A note on the syntax. Here we want to ensure that the code snippet continues to get syntax highlighting, but also mark it somehow so we can detect that we want to generate a gif for this snippet. The implementation behind-the-scenes uses pandoc, so we are somewhat limited by what pandoc can support. Here, we are using "attributes" ({cast="true"}) so we can keep "julia" as the first "class", so that syntax highlighting still works, while being able to pass cast="true" into the pandoc AST so that we can detect it there and generate the gif. I initially tried just julia-cast or julia:@cast as the language, but GitHub stops providing julia highlighting in that case.

Additionally, I use @cast in the output filename, so that future runs can identify @cast-generated gifs and remove the image tags, to prevent duplicating them when running cast_document again to update the gifs.

Reference docs

Asciicast.cast_readmeFunction
cast_readme(MyPackage::Module)
cast_readme(MyPackage::Module, output_path)

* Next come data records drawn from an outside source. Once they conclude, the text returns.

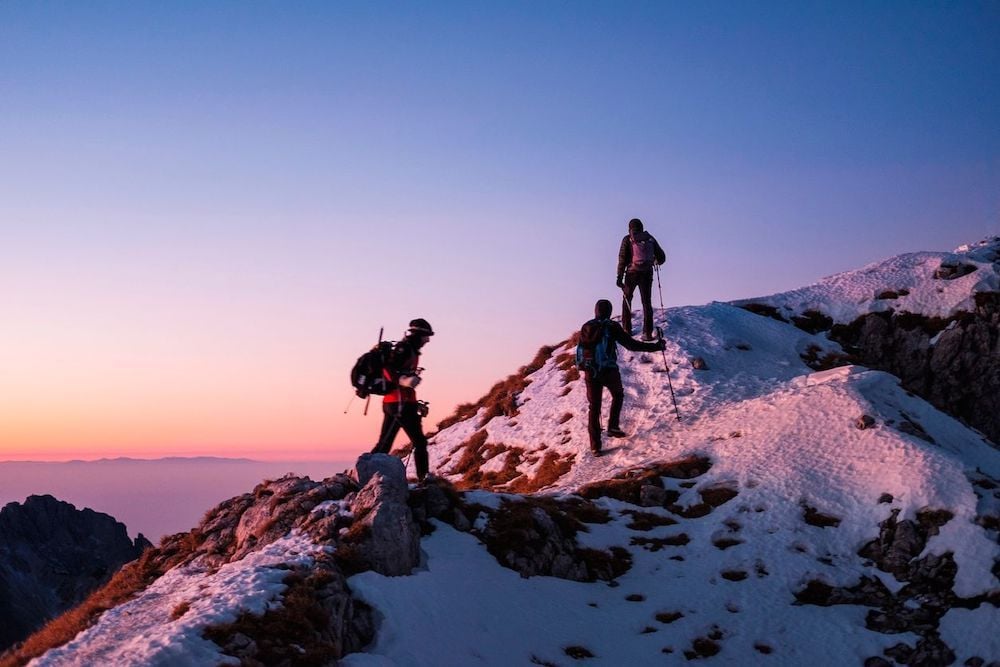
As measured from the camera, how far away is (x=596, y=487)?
887 inches

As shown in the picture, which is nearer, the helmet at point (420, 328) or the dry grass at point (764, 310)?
the helmet at point (420, 328)

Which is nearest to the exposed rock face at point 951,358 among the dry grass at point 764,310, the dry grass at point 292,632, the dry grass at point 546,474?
the dry grass at point 764,310

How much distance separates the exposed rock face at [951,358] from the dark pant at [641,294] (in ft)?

Add gifs for each julia {cast="true"} code-block in the README of MyPackage. This is just a smaller helper that calls cast_document on joinpath(pkgdir(MyPackage), "README.md"). See cast_document for more options and warnings.

source
Asciicast.cast_documentFunction
cast_document(input_path, output_path=input_path; format="gfm+attributes")

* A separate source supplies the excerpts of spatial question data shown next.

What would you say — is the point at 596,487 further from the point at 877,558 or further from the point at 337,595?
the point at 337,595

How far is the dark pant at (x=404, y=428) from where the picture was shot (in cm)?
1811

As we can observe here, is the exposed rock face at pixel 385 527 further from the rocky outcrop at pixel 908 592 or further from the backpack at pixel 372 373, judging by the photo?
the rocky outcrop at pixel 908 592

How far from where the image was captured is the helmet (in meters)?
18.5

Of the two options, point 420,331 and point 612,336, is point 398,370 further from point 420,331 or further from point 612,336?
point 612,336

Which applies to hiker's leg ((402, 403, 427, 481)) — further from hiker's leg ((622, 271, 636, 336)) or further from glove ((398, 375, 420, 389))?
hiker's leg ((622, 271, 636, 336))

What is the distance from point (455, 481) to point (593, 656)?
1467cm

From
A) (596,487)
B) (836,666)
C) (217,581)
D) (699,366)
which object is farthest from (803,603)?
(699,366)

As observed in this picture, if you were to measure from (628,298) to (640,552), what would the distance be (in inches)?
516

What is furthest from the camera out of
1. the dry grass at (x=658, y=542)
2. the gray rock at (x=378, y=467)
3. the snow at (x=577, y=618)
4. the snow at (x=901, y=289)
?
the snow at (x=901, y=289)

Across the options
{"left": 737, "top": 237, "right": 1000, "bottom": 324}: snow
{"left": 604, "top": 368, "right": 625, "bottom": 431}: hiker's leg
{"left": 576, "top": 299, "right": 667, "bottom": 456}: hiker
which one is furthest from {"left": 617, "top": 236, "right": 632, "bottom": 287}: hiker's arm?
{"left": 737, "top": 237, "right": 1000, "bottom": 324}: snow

For each julia {cast="true"} code-block in the input document, generates a gif executing that code in a REPL, saves it to joinpath(dirname(output_path), "assets") and inserts it as an image following the code-block, writing the resulting document to output_path.

The default format is Github-flavored markdown. Specify the format keyword argument to choose an alternate pandoc-supported format (see https://pandoc.org/MANUAL.html#general-options). This has only been tested with Github-flavored markdown, but theoretically should work with any pandoc format.

Returns the number of gifs generated.

Warning

This function relies on parsing the document using pandoc and roundtripping through the pandoc AST. This can result in unexpected modifications to the document.

It is recommended to check your document into source control before running this function, or specifying an output_path that is different from the input path, in order to assess the results.